Going into 2025, we at CTS suspected that a wide gap exists between the indispensability of freight transportation to our everyday lives and—for most of us—our relative lack of knowledge about it. 

Taking a step back, it’s really nothing short of miraculous that a single item produced thousands of miles away arrives at its destination following a journey through ports, transfer stations, intermodal terminals, cargo bays, and loading docks via trains, trucks, ships, bicycles, planes, and/or feet en route to its final stop. 

We aimed to help close this perceived gap by laser focusing on freight through our annual theme, “Unpacking Freight: From Producers to Front Doors.” 

We kicked off the theme with a compelling keynote address at our annual research conference in November 2024 as Anne Goodchild of the University of Washington’s Urban Freight Lab presented “Innovation in Urban Freight.” A fitting bookend to this beginning of our freight journey was a keynote by Alison Conway of The City College of New York at our 2025 conference last month: “E-Commerce Evolution and Its Implications for Transportation Planning and Infrastructure Design.” 

Between those coastal perspectives focused on the movement of freight to and within urban centers, we drew on the expertise of our well-established partners—including the Minnesota Freight Advisory Committee, Executive Committee members, the Transportation Policy and Economic Competitiveness Program team, and our Councils—to support a spectrum of engagement. Topics spanned general interest, such as our Freight 101 series of webinars focused on the Minnesota State Freight Plan; the movement of goods via rail, road, air, river, and lake; and the journey of a coffee bean from plant to cup. We also dove deeper on topics such as freight and commercial vehicle safety in roundabouts, advanced aviation freight, the use of e-bikes for transporting cargo, and regional food supply chains in southern Minnesota.

We were also grateful to expand our partnerships to cover new territory and topics. Throughout the year, Senior Fellow Robin Hutcheson provided valuable advice, insights, and ideas informed by her unique experience as a transportation leader at the federal and municipal levels. As the year progressed, the contrasts between the largely private freight world (focused on moving goods) and the largely public infrastructure world (focused on moving people) stood out. Robin helped us program and facilitate a workshop that brought together both new and familiar voices from each of these areas to find common ground for action and awareness.

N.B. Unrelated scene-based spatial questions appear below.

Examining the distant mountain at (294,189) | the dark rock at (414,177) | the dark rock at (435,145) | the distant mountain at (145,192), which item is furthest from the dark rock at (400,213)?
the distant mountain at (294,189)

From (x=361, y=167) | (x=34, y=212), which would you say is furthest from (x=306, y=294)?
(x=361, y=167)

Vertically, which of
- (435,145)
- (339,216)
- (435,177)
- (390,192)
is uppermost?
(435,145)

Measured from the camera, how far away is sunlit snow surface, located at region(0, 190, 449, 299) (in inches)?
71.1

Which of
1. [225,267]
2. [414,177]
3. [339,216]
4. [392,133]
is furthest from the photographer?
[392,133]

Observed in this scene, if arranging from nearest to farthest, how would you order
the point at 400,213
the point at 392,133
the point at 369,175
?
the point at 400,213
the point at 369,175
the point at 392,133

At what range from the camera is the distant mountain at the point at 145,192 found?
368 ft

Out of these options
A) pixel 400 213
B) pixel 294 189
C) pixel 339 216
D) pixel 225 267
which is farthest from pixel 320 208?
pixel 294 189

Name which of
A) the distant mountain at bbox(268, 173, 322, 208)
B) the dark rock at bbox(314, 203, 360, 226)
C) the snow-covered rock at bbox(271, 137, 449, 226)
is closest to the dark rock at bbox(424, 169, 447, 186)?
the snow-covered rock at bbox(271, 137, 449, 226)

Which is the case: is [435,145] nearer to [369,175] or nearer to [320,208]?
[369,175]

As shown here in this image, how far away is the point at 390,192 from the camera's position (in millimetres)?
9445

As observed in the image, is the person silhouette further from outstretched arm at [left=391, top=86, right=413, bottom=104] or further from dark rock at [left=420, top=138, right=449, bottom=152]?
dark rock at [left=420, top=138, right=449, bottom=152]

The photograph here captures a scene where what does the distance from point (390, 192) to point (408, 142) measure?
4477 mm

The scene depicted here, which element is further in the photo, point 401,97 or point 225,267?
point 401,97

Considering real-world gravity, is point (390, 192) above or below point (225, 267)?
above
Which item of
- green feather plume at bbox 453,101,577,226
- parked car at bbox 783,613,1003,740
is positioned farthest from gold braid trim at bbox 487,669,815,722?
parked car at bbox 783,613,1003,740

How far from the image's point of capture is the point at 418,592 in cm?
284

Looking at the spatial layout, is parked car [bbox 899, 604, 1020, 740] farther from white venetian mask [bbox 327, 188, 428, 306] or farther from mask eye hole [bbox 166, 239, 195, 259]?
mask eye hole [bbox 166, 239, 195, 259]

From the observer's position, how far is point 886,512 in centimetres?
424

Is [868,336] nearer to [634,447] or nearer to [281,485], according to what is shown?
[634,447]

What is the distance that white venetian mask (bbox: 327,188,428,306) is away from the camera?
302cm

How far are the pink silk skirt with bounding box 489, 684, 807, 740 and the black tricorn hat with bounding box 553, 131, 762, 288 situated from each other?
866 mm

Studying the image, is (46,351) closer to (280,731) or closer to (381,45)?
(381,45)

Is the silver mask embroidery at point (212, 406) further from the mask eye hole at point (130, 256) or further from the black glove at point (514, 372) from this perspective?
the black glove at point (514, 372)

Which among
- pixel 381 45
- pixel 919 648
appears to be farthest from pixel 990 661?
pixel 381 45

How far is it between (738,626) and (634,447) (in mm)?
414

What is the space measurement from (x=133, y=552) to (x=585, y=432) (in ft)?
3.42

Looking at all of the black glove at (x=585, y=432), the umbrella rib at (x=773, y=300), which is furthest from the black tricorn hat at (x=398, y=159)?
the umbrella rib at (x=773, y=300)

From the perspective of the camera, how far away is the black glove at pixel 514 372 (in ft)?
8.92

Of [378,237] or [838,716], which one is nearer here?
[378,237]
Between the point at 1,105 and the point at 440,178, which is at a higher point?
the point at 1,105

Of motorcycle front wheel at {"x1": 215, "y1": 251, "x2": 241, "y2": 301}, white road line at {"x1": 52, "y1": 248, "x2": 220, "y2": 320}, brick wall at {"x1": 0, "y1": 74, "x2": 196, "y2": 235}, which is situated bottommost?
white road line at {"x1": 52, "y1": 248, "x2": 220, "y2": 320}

Another eye-opening topic we helped foreground is that of cargo theft and fraud, to which hundreds of millions of dollars are lost each year. During a workshop and public roundtable, experts addressed this issue through frank and open conversation with industry leaders, policymakers, law enforcement, and others to bring to light some of the delicate—and troubling—issues behind this growing threat to our economy. One takeaway (of many): the University of Minnesota may have another role to play here as the trusted host of data to inform shippers and reverse this trend. 

As CTS wraps up “Unpacking Freight" as our 2025 theme, we certainly won’t leave this topic “on the dock.” Keep your eyes open for our coverage of outcomes from the annual Freight and Logistics Symposium (held just last week)—which we have been proud to convene for 28 years. The lessons we’ve learned exploring freight and logistics and the relationships we’ve developed will continue to inform our work year after year into the future.